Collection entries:
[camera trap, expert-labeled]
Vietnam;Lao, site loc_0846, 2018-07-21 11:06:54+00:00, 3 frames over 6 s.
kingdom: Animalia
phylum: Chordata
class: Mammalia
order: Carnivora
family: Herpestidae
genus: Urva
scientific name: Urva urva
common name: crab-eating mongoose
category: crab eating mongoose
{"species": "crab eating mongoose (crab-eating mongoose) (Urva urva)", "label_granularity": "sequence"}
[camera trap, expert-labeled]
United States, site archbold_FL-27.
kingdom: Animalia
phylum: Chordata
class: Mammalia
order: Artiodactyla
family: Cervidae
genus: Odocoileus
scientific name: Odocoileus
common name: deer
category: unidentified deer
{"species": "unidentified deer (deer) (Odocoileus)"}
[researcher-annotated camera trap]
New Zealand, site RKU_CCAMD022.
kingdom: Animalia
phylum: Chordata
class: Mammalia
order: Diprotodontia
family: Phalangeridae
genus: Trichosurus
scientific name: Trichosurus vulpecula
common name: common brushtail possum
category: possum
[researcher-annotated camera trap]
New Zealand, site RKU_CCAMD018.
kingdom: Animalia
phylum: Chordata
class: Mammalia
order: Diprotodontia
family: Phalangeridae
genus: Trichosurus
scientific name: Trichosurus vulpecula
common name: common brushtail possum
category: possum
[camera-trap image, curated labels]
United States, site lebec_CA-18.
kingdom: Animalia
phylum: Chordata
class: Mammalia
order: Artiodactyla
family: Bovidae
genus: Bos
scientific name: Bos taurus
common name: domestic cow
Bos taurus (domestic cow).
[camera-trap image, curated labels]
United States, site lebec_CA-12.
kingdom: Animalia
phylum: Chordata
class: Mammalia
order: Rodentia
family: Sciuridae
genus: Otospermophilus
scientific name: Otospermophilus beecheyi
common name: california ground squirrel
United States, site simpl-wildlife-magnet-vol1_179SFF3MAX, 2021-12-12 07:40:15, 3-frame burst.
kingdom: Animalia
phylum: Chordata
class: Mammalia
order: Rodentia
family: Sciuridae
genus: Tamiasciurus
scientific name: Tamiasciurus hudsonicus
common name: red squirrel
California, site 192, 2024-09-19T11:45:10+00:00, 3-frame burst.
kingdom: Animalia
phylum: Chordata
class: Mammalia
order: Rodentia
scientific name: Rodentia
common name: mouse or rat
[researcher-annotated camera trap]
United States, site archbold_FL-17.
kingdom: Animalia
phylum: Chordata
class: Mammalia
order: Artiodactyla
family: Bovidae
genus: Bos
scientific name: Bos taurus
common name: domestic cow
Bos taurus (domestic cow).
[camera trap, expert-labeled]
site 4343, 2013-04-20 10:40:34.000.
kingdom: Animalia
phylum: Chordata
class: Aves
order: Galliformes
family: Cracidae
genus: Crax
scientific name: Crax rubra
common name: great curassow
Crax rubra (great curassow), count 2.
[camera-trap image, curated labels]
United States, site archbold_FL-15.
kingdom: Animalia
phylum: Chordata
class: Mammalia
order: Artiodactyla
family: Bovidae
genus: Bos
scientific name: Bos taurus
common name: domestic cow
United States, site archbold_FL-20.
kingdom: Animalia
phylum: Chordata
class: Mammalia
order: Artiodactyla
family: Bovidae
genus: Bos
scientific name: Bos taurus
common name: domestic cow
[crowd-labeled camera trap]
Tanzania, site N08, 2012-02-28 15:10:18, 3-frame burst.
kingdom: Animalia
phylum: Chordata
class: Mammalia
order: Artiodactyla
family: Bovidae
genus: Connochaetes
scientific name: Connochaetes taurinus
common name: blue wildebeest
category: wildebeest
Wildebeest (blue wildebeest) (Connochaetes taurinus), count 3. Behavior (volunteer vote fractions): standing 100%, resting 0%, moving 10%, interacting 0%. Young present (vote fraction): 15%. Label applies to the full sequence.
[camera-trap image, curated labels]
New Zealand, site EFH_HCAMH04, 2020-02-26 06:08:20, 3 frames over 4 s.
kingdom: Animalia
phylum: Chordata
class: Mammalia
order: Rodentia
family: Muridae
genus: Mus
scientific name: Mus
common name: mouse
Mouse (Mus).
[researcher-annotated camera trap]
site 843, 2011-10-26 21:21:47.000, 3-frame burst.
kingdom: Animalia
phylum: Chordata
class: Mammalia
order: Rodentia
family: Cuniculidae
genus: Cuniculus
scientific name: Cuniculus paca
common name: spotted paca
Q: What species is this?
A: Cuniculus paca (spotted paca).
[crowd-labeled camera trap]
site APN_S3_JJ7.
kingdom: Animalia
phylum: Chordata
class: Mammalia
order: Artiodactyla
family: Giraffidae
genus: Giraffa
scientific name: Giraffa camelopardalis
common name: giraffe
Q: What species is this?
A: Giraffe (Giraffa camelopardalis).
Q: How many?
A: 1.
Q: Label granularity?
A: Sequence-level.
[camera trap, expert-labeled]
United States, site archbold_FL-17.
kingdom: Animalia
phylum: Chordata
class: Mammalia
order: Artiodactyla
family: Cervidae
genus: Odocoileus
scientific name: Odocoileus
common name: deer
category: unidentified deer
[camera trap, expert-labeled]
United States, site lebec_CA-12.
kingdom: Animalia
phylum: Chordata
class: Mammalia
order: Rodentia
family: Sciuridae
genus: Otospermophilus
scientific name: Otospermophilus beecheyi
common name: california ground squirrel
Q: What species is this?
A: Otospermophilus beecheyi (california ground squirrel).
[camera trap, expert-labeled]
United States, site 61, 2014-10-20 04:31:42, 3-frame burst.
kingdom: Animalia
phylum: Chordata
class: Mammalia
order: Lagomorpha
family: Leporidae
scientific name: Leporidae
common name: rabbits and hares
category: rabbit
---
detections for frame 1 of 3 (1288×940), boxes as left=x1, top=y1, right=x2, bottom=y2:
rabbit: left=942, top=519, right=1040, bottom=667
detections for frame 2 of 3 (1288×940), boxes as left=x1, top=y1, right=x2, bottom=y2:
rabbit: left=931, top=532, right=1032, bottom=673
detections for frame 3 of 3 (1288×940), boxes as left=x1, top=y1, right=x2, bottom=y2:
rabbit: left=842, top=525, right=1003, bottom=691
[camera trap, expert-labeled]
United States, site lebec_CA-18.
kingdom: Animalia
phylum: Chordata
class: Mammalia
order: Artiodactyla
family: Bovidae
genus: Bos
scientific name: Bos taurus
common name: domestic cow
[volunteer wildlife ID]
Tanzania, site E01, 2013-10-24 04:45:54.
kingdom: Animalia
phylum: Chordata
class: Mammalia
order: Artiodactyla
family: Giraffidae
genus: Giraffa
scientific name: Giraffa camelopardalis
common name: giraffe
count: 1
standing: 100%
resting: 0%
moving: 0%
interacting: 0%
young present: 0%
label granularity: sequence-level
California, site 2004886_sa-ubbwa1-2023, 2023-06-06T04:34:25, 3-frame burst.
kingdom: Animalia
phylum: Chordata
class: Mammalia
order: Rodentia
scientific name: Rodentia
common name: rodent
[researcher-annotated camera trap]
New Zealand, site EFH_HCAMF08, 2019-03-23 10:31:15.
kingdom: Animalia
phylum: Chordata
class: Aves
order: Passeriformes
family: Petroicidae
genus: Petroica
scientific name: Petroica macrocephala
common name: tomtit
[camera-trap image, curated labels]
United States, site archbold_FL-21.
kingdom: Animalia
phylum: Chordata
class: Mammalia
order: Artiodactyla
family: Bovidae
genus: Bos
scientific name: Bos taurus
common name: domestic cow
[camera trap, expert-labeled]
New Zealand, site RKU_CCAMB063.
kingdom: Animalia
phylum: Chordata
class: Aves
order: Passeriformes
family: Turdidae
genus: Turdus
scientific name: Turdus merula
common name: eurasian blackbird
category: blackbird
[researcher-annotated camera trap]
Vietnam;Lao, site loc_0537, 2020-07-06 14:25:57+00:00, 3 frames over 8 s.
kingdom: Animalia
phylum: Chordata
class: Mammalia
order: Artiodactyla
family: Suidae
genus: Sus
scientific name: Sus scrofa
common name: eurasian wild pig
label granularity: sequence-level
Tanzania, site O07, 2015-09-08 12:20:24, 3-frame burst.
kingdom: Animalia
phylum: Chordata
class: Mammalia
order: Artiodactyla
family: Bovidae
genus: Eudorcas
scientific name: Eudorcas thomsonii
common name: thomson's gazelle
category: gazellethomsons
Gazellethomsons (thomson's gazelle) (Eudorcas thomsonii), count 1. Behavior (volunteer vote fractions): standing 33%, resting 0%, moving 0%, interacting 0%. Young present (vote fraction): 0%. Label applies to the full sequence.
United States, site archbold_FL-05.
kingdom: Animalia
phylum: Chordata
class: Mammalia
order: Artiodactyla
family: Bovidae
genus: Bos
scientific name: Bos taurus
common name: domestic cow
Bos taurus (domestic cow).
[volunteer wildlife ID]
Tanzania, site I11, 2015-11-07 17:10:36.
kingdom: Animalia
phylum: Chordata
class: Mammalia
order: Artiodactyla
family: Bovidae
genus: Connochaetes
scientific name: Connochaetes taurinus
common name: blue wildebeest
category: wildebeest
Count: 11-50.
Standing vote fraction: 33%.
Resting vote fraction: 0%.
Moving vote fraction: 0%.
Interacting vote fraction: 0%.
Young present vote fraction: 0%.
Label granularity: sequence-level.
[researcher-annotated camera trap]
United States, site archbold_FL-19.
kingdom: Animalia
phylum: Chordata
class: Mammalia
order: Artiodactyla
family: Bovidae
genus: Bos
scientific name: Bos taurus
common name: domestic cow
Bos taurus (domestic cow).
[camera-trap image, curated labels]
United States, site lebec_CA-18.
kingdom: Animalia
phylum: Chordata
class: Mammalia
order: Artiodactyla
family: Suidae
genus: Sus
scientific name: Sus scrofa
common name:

Instructions to follow: Look for the string "eating" in the data above and return every line that has it.

Result for this exercise:
common name: crab-eating mongoose
category: crab eating mongoose
{"species": "crab eating mongoose (crab-eating mongoose) (Urva urva)", "label_granularity": "sequence"}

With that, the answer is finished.